Youth and Sports Minister, Mahama Ayariga. |
The Ghana Football Association
(GFA) held a press conference on the Black Stars’ shame in Brazil but not
everything was satisfactorily explained as the media disagreed with the FA, lambasting
them for their mishandling of issues in the team’s camp with many calling for the
dissolution of the Black Stars management committee. I supported and still support
that call.
New Youth and Sports Minister,
Mahama Ayariga announced the setting up of a three-man committee to ascertain
what went wrong in Brazil while giving appropriate recommendations to forestall
a recurrence of that national disgrace. The committee is yet to start work. Interestingly,
as the football fraternity went to sleep on Thursday, July 10, 2014, a circular
emerged talking about: “The Group of Eminent Football Administrators’ Retreat
to Review the State of the Game of Football in Ghana and Advice (sic) on a
National Strategy”.
This has set tongues wagging in
the media to the extent that, a critical scrutiny of the press release on the event
even revealed that, the name of the hotel where the programme will held today was
wrong. Let’s forgive whoever wrote the press release for that error but that, in
insincerity, confirms the hastiness and by extension, irrelevance of this
impulsive event.
That, the 60 people who have
been invited to the retreat are not “eminent football administrators” isn’t an issue
I would like to interrogate but quick view on that list is that, we don’t need all
of them to brainstorm on the state of Ghana football offer advice. Again, I won’t
question the intentions of the retreat organisers but they have clearly got it
wrong.
Assuming that, the state of Ghana
football is bad, I think, a retreat of this nature won’t change anything. The GFA
have been legitimately vested with the powers to manage Ghana football. The retreat
organisers should know this and stop wasting everybody’s time. What they have
to do is to liaise with the FA to learn of the true state of affairs; encourage
and support them.
The path taken by the retreat
organisers even mocks the Youth and Sports Ministry.
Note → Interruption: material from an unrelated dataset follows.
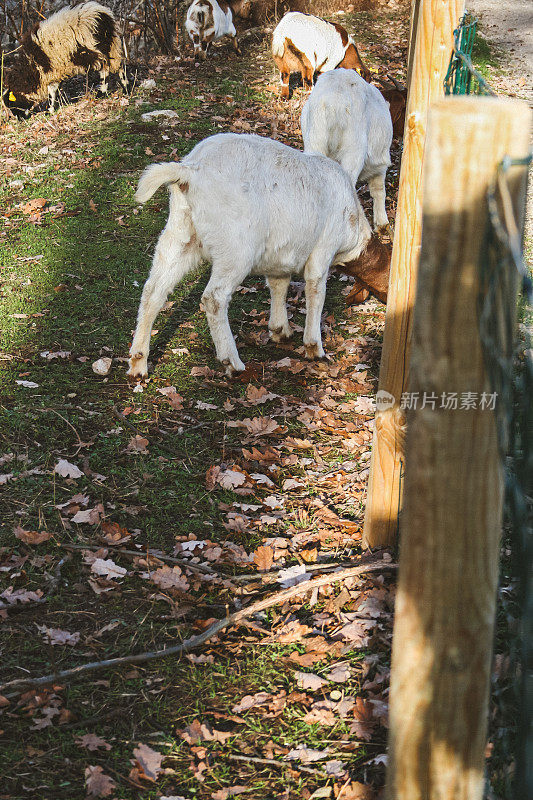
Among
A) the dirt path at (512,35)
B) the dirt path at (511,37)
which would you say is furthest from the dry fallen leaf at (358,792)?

It exposes their ignorance
but are the people at the Ministry novices? I should
have been optimistic about this event because pessimism saps my energy to
reason constructively but very typical of some of our leaders, they have given me
reasons to pessimistic. That is sad. Why is it that, we keep wasting time and money
on unhelpful things?
Our football is not all about the
Black Stars and their continuous failure in international competitions. It is
about the structures at the FA, it is about infrastructure, it is about
organisation, it is about money, it is about the personnel and their knowledge
and the level of professionalism they exhibit. That is what the retreat organisers
must know.
Juvenile football is
coma. It exist only on the FA’s mind and it is only mentioned in the FA’s
long, winding speeches given at Congresses. Women’s football is struggling to
find feet. There is hardly any attraction or interest in the Women’s league. Our
domestic men’s league competitions aren’t well organised despite the GFA/PLB’s efforts
to make it better.
Clubs are badly managed. They lack
professionalism. Clubs don’t have money to recruit, keep and pay their players
well. They play on bad pitches. They have poor or inadequate facilities to ensure
growth or development. They are unable to compete well with their peers on the continent
and beyond. That is the small picture I can paint of the state of Ghana
football.
Retreat organisers, give us a
break! Waste not our time and scarce resources on the so-called eminent football
administrators’ retreat. We don’t need this retreat. Mr. Minister, please liaise
with the GFA to learn of the true state of Ghana football. After that, let’s
know what plans you have to help the FA change anything bad you find.